──────── Extrait du document ────────
Le groupe était connu pour ses prestations sur scène, mais il dépendait beaucoup de l’équipe qui partait en tournée avec lui et que le public voyait peu.

Pouvez-vous nous présenter cette équipe?

Peter Hince : Tout à fait ! Quand j’ai commencé dans le métier, il y avait des roadies et les roadies s’occupaient de tout : vous pouviez installer les guitares, la batterie et les claviers, conduire le van. A mesure que les groupes devenaient plus importants et qu’ils avaient besoin de plus de monde, les gens avaient tendance à se spécialiser davantage, alors quand j’ai commencé à travailler pour Queen en 1975, c’était plus spécialisé.

J’étais le roadie de Freddie et je m’occupais du piano et je réparais le micro et tout l’équipement de sonorisation pour cela. Je m’occupais de ses microphones, de ses tambourins et de tout son matériel. J’étais aussi le roadie de John et je m’occupais de son équipement de basse, de ses guitares et de toutes les autres choses du côté droit de la scène.

Ce que voyait Peter Hince chaque soir. Ici à l’Arène Budokan à Tokyo en février 1981 – © Peter Hince

Il y avait un roadie à la batterie qui s’occupait de Roger et un roadie à la guitare qui s’occupait de Brian, donc nous étions trois. Ensuite il y avait un ingénieur du son qui travaillait pour Queen depuis qu’ils étaient à l’université, un type qui s’appelait John Harris et ils étaient amis d’université et il avait en quelque sorte grandi avec eux si vous voulez. Il était l’ingénieur du son et puis il y avait un autre gars qui s’occupait du son sur scène et du mixage des retours. Ensuite il y avait un éclairagiste. Tous les autres étaient engagés pour les tournées, de sorte que vous aviez des personnes supplémentaires pour l’éclairage, le son, des chauffeurs de camion, etc. Au fur et à mesure que la tournée et le spectacle live prenaient de l’ampleur, l’équipe s’est agrandie. Comme Queen disposait d’installations d’éclairage de plus en plus grandes, il fallait aussi plus de camions.
──────── Matériel fourni ────────
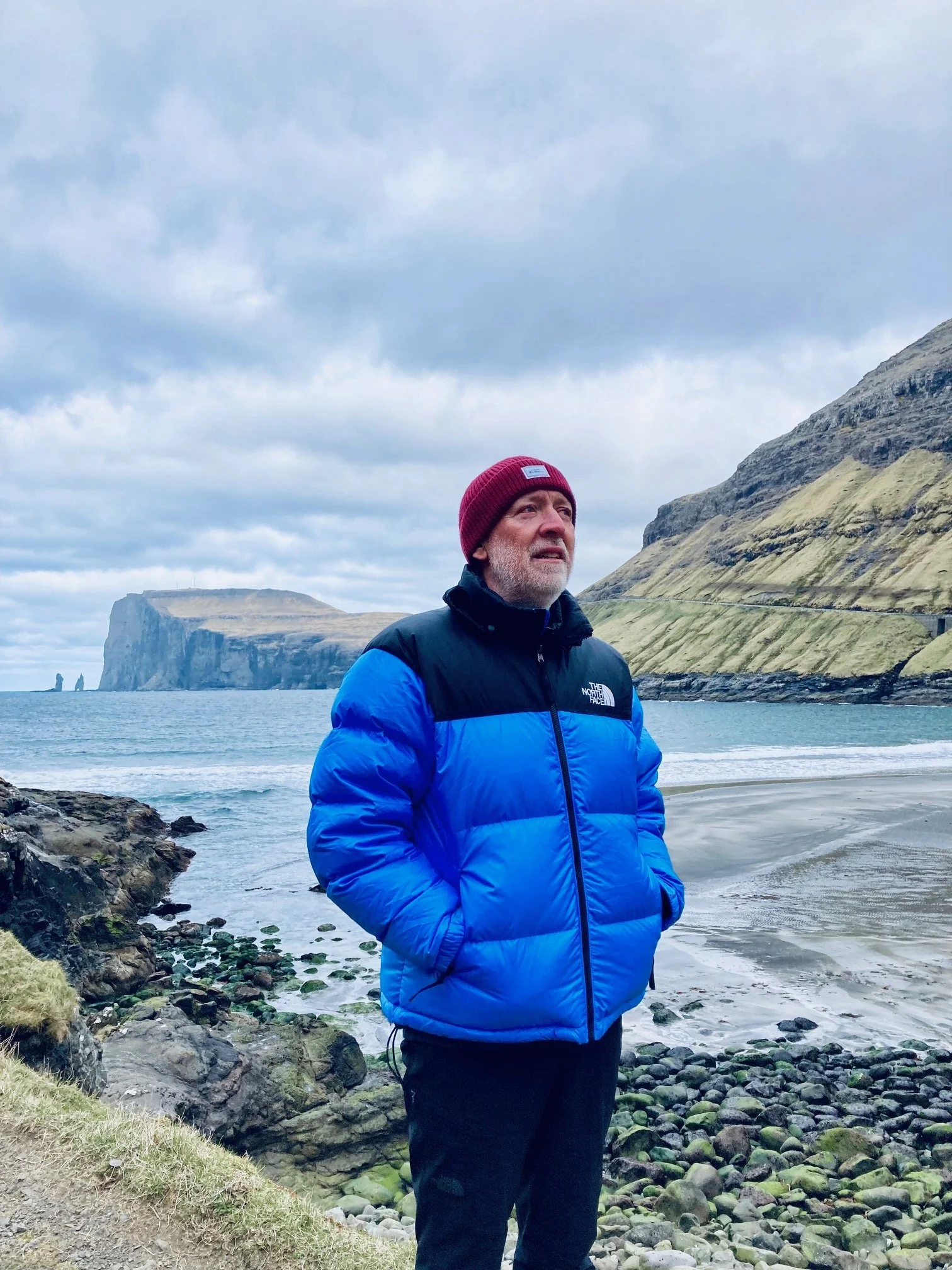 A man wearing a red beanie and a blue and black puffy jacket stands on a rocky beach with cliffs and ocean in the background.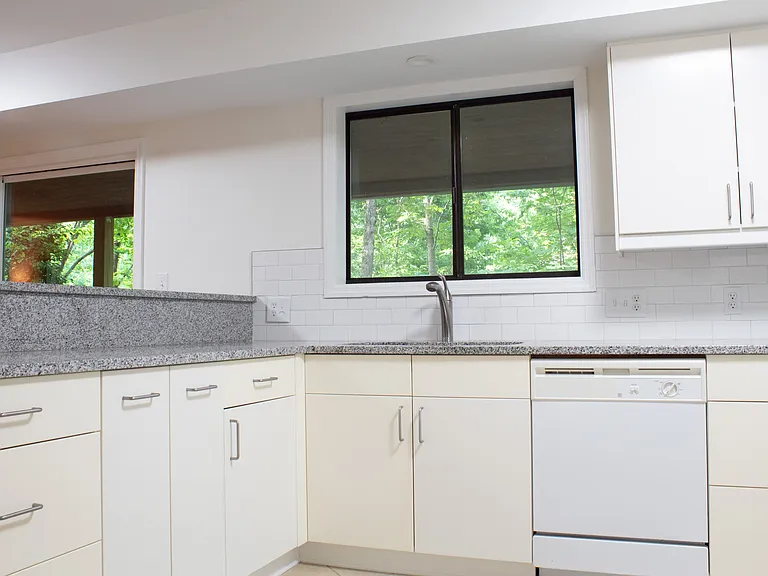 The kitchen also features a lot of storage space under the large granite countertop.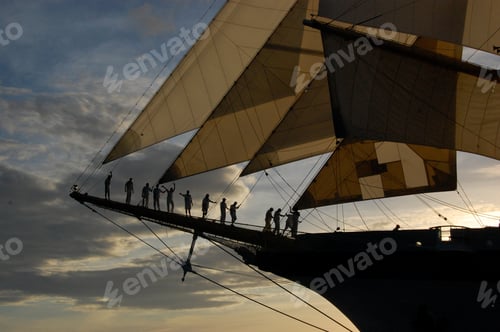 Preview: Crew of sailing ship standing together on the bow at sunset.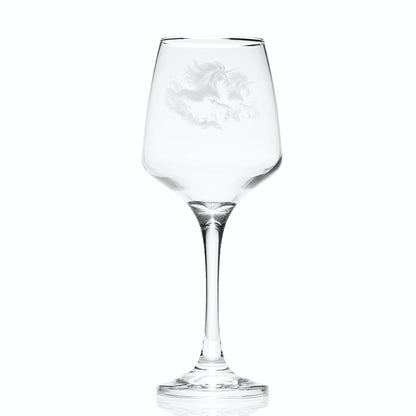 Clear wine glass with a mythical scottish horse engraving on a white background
────────
** Liste des tâches **
1. Citez mot pour mot le passage de l'entretien sur l'équipe de tournée de Queen, de « Le groupe était » à « public voyait peu. ».
2. Résumez en deux phrases l'entretien sur l'équipe de tournée de Queen.

** Corrigé des activités **
1.
Le groupe était connu pour ses prestations sur scène, mais il dépendait beaucoup de l’équipe qui partait en tournée avec lui et que le public voyait peu.

2. Peter Hince explique qu'à ses débuts les roadies s'occupaient de tout, mais que le travail était plus spécialisé quand il a commencé chez Queen en 1975. Il s'occupait lui-même du matériel de Freddie et de John, deux autres roadies prenaient en charge Roger et Brian, et l'équipe, qui comptait aussi des spécialistes du son et de l'éclairage, s'est agrandie à mesure que la tournée et le spectacle prenaient de l'ampleur.